It is important to note that any effects of a within-groups design would depend on the experiment being constructed in a very specific way (
McDaniel and Bugg 2008), and as such, the practical relevance of those effects to education and word learning would be questionable. That is, if an embodied effect can only be observed in highly constrained situations, such as when children learn one set of items with interactions and another set without, this begs the question of whether these types of embodied instruction would be practical and generalizable to an educational setting.
A continuing debate within the field of embodied cognition is the extent to which embodied experiences are beneficial for learning in older children. The children in both of our experiments had high vocabulary scores as measured by the PPVT-4 and were likely skilled word learners. Embodied interactions with objects have been found to be more beneficial for learning with younger children (
Mounoud et al. 2007) or when the information to be learned is particularly difficult (
Chan and Black 2006). At this particular stage in their language development, the children in our experiments may have simply been able to fast-map the labels to objects based on visual cues, and thus the sensorimotor experience and/or verbal semantic information some children received did not provide any additional benefit.
8.2. Re-Examining the Nature of the Stimuli
The null results we obtained may also be a function of the type of linguistic information that children were learning; that is, sensorimotor experience may be beneficial (and even necessary) for learning certain types of words (e.g., verbs, adjectives), but not for the object labels (nouns) that children learned in our experiments. There is evidence that sensorimotor experiences interacting with objects and with the environment are beneficial to children’s verb acquisition and that children’s representations of verbs are comprised of knowledge from previous motor experiences (e.g.,
Maouene et al. 2008;
Maouene et al. 2011). Findings obtained using verb stimuli provide support for embodied theories of cognition and for the notion that there is a link between the body and some aspects of early language development.

__Saved data entries__
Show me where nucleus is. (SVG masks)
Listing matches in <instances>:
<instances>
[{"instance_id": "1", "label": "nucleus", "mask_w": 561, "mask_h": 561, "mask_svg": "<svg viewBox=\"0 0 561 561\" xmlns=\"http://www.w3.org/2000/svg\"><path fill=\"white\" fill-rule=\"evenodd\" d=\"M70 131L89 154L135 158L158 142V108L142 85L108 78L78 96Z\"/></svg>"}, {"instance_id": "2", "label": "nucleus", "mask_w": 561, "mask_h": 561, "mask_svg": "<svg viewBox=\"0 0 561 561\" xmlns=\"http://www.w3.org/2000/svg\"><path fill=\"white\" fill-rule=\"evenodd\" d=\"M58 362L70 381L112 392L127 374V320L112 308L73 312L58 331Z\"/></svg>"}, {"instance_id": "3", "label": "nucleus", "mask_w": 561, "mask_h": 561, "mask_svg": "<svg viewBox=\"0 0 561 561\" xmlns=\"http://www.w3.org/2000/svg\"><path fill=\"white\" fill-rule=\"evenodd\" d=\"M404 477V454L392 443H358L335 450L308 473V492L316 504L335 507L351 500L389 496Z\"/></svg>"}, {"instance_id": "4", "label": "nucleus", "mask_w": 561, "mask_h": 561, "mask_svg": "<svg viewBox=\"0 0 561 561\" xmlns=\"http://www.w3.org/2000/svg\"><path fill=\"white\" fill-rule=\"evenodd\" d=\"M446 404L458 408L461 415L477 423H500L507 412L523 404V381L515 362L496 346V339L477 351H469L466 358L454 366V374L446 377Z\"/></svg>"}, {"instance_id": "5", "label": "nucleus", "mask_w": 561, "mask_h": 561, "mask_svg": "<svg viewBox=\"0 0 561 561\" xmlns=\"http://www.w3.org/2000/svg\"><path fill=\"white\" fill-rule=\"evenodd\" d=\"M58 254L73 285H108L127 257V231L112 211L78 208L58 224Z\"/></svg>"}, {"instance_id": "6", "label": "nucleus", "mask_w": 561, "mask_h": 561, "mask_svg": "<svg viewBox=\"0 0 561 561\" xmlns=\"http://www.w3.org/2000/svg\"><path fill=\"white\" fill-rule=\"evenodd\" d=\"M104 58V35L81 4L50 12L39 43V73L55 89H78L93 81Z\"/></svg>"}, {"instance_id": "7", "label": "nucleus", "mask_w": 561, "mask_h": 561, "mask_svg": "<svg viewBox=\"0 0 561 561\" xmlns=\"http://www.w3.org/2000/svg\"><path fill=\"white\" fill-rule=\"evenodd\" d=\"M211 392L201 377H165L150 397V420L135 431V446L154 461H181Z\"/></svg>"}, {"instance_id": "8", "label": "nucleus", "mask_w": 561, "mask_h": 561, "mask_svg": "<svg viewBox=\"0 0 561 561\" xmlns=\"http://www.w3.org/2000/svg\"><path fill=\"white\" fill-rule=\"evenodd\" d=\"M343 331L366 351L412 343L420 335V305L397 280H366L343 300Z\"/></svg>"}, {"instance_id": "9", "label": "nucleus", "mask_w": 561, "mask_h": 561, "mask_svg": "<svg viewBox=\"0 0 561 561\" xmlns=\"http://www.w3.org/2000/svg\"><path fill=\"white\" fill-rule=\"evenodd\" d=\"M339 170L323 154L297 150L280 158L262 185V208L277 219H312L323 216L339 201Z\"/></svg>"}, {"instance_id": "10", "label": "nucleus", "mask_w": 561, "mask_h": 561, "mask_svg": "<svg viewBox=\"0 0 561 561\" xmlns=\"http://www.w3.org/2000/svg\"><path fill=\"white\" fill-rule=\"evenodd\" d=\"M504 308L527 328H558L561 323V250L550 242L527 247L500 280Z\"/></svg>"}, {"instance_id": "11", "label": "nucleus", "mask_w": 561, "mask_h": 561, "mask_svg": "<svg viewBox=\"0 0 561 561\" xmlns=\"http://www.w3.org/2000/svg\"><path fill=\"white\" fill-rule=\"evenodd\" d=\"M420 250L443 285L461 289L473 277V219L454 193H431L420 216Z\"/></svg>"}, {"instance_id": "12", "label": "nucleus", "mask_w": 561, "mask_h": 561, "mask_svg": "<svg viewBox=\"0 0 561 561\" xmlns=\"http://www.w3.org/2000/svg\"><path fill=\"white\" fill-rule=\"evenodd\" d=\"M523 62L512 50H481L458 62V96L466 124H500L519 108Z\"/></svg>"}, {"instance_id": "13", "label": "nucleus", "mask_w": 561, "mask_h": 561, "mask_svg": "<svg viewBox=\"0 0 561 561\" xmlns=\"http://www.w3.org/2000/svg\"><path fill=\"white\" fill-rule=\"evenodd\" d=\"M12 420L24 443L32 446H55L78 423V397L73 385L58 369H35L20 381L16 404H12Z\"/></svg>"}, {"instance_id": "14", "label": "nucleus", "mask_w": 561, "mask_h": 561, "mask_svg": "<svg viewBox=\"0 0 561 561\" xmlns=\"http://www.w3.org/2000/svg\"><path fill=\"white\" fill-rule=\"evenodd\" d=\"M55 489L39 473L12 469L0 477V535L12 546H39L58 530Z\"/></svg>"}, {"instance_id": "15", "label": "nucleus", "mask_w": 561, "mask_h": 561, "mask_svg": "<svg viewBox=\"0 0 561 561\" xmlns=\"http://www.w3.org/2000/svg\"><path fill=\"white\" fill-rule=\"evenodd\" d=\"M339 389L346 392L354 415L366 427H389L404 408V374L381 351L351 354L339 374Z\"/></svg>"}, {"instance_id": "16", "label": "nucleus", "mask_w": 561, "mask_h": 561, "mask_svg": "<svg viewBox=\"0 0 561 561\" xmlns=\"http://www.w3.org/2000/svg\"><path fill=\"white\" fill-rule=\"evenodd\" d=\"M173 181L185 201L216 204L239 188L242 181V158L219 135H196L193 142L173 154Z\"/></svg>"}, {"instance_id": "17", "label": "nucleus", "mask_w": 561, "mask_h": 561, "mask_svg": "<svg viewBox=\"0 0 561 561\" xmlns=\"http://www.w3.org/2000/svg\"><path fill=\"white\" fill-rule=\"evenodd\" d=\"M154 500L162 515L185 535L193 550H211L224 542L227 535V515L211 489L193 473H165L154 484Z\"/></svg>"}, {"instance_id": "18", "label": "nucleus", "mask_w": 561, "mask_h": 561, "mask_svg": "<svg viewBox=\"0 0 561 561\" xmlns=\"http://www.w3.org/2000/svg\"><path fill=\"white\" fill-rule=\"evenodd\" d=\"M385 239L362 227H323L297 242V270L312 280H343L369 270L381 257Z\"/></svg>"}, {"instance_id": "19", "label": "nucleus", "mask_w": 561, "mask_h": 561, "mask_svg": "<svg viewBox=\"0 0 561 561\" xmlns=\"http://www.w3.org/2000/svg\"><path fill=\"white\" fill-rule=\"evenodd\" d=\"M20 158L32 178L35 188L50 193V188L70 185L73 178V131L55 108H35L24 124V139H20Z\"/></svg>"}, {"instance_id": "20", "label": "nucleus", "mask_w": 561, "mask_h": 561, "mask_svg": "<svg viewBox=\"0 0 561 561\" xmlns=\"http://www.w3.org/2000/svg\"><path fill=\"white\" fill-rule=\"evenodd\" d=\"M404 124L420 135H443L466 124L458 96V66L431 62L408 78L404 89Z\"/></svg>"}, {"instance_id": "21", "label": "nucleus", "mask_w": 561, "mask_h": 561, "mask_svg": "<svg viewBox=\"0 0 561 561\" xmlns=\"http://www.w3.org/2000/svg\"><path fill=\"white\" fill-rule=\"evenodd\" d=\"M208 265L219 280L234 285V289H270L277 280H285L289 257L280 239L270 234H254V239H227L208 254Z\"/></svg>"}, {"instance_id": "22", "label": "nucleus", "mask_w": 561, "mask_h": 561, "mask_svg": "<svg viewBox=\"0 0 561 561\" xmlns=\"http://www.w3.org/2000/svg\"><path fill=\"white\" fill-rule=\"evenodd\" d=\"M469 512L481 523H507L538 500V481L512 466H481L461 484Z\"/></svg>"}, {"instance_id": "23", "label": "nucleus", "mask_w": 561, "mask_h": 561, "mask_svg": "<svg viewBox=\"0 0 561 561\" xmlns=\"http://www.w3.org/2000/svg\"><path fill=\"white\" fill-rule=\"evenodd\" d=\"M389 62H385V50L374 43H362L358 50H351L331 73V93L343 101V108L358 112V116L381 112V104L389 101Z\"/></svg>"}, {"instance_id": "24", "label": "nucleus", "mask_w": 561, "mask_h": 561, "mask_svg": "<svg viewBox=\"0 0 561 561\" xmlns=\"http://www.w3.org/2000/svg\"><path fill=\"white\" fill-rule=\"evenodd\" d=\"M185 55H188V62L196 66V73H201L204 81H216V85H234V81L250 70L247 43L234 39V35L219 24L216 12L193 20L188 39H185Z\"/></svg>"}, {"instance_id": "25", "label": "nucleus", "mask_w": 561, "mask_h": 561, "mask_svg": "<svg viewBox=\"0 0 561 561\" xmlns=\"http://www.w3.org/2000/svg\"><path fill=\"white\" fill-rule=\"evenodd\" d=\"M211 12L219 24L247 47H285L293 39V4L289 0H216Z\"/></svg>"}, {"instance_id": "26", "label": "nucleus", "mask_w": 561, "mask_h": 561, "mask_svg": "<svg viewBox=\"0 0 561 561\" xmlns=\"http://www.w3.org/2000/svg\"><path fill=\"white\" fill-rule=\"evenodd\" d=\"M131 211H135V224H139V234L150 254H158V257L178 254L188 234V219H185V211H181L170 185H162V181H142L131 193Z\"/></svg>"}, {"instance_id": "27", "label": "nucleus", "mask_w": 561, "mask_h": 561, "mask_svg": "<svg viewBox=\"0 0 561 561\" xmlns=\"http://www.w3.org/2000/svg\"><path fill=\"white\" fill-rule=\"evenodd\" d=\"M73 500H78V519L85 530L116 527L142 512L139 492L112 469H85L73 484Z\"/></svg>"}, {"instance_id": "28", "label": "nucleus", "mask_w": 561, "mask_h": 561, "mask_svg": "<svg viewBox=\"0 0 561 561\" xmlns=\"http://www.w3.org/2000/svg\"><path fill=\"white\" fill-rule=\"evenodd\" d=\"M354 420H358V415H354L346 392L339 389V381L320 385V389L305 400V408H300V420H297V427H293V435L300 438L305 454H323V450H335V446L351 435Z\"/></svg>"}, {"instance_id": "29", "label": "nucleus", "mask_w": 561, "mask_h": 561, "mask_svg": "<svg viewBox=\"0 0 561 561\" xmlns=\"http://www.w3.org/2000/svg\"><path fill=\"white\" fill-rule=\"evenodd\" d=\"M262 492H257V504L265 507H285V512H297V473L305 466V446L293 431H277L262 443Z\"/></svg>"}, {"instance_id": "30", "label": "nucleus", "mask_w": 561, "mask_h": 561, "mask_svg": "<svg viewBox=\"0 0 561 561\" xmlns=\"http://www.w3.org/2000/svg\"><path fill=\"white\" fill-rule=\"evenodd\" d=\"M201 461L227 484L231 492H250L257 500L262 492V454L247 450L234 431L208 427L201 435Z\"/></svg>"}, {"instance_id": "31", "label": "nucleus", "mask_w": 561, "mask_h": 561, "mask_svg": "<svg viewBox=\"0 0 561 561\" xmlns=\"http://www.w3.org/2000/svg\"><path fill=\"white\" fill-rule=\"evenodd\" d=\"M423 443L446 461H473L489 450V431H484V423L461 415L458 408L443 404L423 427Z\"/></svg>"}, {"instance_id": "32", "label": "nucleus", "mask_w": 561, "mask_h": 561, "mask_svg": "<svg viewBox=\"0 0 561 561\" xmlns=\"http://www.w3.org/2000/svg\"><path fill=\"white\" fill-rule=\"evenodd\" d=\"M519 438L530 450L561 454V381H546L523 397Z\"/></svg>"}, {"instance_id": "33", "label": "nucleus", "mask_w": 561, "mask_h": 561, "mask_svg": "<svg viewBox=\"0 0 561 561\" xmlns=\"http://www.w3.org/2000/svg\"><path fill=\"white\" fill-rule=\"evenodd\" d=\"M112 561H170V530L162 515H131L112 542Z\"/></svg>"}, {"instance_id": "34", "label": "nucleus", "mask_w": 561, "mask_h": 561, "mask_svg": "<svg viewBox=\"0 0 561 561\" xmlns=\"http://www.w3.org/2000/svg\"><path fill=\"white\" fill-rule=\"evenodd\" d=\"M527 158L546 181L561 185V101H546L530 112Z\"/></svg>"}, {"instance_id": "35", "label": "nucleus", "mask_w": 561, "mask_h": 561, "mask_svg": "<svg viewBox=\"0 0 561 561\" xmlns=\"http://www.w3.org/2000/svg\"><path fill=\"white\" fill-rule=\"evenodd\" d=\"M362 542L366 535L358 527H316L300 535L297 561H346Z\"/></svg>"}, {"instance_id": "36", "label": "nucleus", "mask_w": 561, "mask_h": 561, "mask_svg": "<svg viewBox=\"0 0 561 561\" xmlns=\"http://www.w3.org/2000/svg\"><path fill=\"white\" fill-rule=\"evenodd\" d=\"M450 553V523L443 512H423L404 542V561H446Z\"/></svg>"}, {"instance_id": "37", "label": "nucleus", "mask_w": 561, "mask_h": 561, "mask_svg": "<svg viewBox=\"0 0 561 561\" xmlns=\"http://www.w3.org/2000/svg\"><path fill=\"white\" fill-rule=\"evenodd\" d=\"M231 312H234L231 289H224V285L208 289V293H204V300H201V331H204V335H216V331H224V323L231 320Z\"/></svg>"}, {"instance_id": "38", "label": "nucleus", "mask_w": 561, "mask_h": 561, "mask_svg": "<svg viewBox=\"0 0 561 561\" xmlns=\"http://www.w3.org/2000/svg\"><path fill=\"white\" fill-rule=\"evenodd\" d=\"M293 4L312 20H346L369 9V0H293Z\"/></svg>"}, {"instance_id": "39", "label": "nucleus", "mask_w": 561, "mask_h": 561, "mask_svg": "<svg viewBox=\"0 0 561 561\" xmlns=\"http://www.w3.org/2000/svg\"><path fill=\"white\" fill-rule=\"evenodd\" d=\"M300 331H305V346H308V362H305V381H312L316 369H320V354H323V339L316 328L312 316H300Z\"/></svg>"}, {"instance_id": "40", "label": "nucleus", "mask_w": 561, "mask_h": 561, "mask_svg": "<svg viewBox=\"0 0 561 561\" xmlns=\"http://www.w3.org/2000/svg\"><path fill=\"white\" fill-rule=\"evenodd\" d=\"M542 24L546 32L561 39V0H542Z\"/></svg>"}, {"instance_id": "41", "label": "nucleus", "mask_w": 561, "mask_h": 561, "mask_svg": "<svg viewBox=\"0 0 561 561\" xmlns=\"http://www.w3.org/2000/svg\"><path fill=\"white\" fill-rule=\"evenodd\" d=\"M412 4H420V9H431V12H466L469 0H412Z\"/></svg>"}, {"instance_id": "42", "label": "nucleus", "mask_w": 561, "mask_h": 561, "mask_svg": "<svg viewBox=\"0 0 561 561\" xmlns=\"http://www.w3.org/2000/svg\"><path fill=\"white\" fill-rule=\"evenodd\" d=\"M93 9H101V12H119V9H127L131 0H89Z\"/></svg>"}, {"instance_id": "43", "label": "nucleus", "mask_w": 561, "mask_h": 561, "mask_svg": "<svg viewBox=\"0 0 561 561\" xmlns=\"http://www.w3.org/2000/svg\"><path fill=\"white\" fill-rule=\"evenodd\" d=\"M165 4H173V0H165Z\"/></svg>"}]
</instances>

__Problems to solve__
[1] Summarize the passage in two sentences.
[2] Identify every line in the listing that contains the string "instances".

__Answer list__
[1] Any effects of a within-groups design would depend on a very specific experimental construction, so their practical relevance to education and word learning would be questionable. The null results may reflect that these children, who had high vocabulary scores, could fast-map labels to objects from visual cues, or that sensorimotor experience benefits learning words such as verbs and adjectives but not the object labels they learned.

[2]
Listing matches in <instances>:
<instances>
</instances>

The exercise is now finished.